Espresso with high TDS but ordinary yield

An 18.0 g dose, 36.0 g beverage, and 9.50% TDS reading gives 3.42 g dissolved solids. The yield is 19.00%, so the espresso is concentrated while still sitting inside the default extraction band.

Brix reading converted before the formula

A Brix reading of 1.60 with the default 0.85 factor becomes 1.36% TDS. With a 20.0 g dose and 320.0 g beverage, the cup yield is 21.76%. If the factor is entered as 0.60, the warning should be resolved before the brew is treated as a comparable QC record.

Bypass estimate for a diluted cup

A 20.0 g dose, 300.0 g finished beverage, and 1.30% TDS reading contains 3.90 g dissolved solids, so the standard cup yield is 19.50%. If 40.0 g of the finished beverage is bypass water, the pre-bypass estimate reads 1.50% TDS over the 260.0 g brewed-liquid portion.

FAQ:

Is extraction yield the same as strength?

No. Strength is the beverage concentration in % TDS. Extraction yield is the dissolved-solids mass divided by dry coffee dose. A drink can be strong but not highly extracted, or weak but reasonably extracted.

Does every coffee need to land at 18% to 22%?

No. The 18% to 22% band is a useful reference for many brew-control workflows and is the default for filter, immersion, and espresso comparisons here. Concentrates, unusual recipes, lab targets, and taste preference may justify a custom band.

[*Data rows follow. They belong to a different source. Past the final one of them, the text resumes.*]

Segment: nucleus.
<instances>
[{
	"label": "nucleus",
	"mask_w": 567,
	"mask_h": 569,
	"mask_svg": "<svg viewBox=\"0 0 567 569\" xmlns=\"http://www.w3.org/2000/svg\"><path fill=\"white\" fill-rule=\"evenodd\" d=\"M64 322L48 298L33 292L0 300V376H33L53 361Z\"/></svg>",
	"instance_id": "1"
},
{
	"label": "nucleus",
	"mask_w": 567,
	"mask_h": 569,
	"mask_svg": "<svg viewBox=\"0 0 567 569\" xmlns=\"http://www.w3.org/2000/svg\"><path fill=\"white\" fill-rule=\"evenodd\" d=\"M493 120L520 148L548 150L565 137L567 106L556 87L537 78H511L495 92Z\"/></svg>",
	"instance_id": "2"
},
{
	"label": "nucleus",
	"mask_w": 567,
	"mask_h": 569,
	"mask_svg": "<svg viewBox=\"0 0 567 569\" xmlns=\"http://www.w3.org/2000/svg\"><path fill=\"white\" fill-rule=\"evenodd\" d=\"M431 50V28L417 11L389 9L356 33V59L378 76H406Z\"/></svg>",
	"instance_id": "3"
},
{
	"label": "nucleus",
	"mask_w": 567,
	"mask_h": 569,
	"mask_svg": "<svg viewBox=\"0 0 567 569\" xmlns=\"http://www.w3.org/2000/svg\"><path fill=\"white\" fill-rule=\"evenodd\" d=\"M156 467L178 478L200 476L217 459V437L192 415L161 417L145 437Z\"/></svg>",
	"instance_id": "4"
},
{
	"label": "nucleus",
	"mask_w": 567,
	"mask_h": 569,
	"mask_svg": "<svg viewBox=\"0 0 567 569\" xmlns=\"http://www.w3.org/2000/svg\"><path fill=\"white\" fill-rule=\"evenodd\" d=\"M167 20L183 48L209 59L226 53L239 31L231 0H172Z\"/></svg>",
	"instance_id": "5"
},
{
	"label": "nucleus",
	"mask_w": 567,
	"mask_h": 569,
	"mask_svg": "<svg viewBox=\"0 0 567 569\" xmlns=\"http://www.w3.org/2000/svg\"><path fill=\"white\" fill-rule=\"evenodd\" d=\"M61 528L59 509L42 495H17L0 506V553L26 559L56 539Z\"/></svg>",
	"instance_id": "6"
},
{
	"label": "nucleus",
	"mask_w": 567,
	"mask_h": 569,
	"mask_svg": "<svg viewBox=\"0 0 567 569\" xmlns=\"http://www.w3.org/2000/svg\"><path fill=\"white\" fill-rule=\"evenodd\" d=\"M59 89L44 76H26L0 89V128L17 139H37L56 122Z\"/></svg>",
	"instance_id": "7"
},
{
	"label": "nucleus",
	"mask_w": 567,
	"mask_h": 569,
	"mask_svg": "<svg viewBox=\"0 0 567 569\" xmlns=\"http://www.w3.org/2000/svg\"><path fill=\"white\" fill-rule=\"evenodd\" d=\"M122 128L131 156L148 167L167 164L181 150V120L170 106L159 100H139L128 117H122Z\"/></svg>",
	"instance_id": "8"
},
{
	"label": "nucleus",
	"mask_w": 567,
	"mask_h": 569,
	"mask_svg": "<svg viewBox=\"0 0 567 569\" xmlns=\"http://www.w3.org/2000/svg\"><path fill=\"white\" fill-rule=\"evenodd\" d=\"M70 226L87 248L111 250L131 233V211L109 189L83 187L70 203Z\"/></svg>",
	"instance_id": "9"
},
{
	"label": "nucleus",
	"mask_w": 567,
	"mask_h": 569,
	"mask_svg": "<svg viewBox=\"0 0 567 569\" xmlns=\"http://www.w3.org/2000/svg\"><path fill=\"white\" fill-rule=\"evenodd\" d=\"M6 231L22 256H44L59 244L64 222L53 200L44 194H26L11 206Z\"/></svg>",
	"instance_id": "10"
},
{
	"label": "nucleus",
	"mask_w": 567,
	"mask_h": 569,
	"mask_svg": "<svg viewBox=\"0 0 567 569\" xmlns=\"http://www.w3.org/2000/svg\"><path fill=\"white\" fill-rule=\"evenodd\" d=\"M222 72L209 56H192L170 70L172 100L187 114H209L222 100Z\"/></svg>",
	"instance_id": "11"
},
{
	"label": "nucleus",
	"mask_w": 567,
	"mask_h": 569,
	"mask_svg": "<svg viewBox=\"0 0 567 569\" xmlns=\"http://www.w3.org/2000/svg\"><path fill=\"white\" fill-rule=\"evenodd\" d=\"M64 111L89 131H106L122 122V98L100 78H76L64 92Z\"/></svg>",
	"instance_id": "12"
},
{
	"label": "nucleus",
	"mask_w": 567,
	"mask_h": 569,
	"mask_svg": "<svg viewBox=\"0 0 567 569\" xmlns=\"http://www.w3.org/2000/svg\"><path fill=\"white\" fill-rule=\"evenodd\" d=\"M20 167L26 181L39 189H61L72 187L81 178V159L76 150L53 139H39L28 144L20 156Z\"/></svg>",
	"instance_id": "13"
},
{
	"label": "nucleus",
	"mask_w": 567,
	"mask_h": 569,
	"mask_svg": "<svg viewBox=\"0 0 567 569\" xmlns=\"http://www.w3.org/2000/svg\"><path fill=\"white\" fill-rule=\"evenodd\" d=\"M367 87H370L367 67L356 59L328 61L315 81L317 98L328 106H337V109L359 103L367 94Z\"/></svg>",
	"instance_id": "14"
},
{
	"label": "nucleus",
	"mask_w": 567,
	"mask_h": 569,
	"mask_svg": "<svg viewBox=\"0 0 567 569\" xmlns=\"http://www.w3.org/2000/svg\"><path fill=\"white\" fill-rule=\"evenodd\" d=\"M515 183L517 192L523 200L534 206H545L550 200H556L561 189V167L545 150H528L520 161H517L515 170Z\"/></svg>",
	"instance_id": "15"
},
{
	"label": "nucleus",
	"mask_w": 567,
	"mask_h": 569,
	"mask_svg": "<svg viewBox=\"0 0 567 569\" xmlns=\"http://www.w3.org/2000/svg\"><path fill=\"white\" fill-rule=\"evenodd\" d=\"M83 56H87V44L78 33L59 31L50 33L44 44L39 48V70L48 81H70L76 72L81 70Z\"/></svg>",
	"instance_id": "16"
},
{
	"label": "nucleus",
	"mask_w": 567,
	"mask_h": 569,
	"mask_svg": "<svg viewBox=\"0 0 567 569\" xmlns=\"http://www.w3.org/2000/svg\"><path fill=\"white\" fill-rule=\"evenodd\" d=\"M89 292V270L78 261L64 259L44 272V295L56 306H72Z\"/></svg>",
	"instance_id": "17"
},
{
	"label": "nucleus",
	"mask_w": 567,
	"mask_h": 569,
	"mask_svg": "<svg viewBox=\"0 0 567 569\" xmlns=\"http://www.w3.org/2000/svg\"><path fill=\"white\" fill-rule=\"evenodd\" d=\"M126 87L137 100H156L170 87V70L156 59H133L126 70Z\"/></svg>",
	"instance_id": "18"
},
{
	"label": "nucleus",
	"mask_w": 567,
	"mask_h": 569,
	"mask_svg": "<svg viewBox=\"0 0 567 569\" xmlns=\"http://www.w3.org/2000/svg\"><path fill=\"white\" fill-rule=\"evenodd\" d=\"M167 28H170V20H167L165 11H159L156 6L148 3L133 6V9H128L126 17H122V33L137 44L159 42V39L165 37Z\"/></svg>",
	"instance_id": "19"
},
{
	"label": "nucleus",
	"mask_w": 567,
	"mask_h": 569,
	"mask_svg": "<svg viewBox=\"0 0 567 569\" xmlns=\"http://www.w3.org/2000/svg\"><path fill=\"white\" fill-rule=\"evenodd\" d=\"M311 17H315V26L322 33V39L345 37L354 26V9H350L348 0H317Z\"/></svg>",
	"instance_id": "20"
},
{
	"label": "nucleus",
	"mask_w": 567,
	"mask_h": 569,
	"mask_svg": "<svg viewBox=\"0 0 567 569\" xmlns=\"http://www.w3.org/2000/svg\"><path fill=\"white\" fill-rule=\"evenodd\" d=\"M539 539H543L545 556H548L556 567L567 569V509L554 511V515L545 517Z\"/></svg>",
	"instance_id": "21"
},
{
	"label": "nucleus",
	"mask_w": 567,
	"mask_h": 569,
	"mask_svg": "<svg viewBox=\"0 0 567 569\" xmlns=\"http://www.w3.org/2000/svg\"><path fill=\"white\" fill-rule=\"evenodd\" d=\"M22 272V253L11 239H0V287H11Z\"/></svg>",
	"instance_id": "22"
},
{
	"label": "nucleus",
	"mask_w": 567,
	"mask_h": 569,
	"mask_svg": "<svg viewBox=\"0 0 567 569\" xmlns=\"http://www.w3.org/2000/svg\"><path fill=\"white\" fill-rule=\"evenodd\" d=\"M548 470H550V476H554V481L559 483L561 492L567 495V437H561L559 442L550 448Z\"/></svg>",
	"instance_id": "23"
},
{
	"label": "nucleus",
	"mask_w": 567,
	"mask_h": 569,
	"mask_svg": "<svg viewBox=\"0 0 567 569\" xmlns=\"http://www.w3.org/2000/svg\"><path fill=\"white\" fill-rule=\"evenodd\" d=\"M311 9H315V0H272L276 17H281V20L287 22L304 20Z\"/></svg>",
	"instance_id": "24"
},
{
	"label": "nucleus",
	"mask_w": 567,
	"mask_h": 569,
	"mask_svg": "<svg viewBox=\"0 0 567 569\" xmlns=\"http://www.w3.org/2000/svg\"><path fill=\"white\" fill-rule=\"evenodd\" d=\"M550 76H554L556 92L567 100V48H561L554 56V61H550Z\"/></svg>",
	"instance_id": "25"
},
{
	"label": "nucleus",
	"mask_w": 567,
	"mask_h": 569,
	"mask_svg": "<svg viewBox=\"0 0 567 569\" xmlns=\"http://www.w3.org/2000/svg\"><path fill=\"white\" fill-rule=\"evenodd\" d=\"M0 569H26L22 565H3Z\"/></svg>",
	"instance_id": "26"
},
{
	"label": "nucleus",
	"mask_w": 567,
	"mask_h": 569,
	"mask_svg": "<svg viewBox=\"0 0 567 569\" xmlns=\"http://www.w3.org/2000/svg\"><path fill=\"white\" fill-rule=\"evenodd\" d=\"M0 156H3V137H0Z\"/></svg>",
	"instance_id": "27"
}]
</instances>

Why can an impossible-looking result appear?

Very high extraction yield usually points to a scale, unit, or meter-scale error. Confirm that the refractometer value was entered as TDS or Brix correctly, then recheck dry dose and beverage mass in grams.

When should retained liquid be entered?

Use it only for a scenario where liquid trapped in the bed or puck should be counted. The retained-liquid result assumes that trapped liquid has the same TDS as the cup, so it is an estimate rather than a direct measurement.

Does bypass water change the standard cup extraction yield?

Bypass water dilutes the finished beverage after extraction. If the beverage mass and TDS include that water, the standard cup yield uses the final dissolved-solids mass. The bypass field adds a pre-dilution strength estimate for context.

Glossary:

TDS
Total dissolved solids, expressed here as a percentage of beverage mass.
Extraction yield
The share of the original dry dose measured as dissolved solids in the beverage.
Brix factor
A multiplier used to estimate coffee TDS from a Brix-style refractometer reading.
Bypass water
Water added after extraction that dilutes the beverage without dissolving more coffee solids.
Retained liquid
Brew liquid held in the coffee bed or espresso puck after the collected beverage is weighed.
Brew-control chart
A strength-versus-extraction chart used to compare a measured brew with a target range.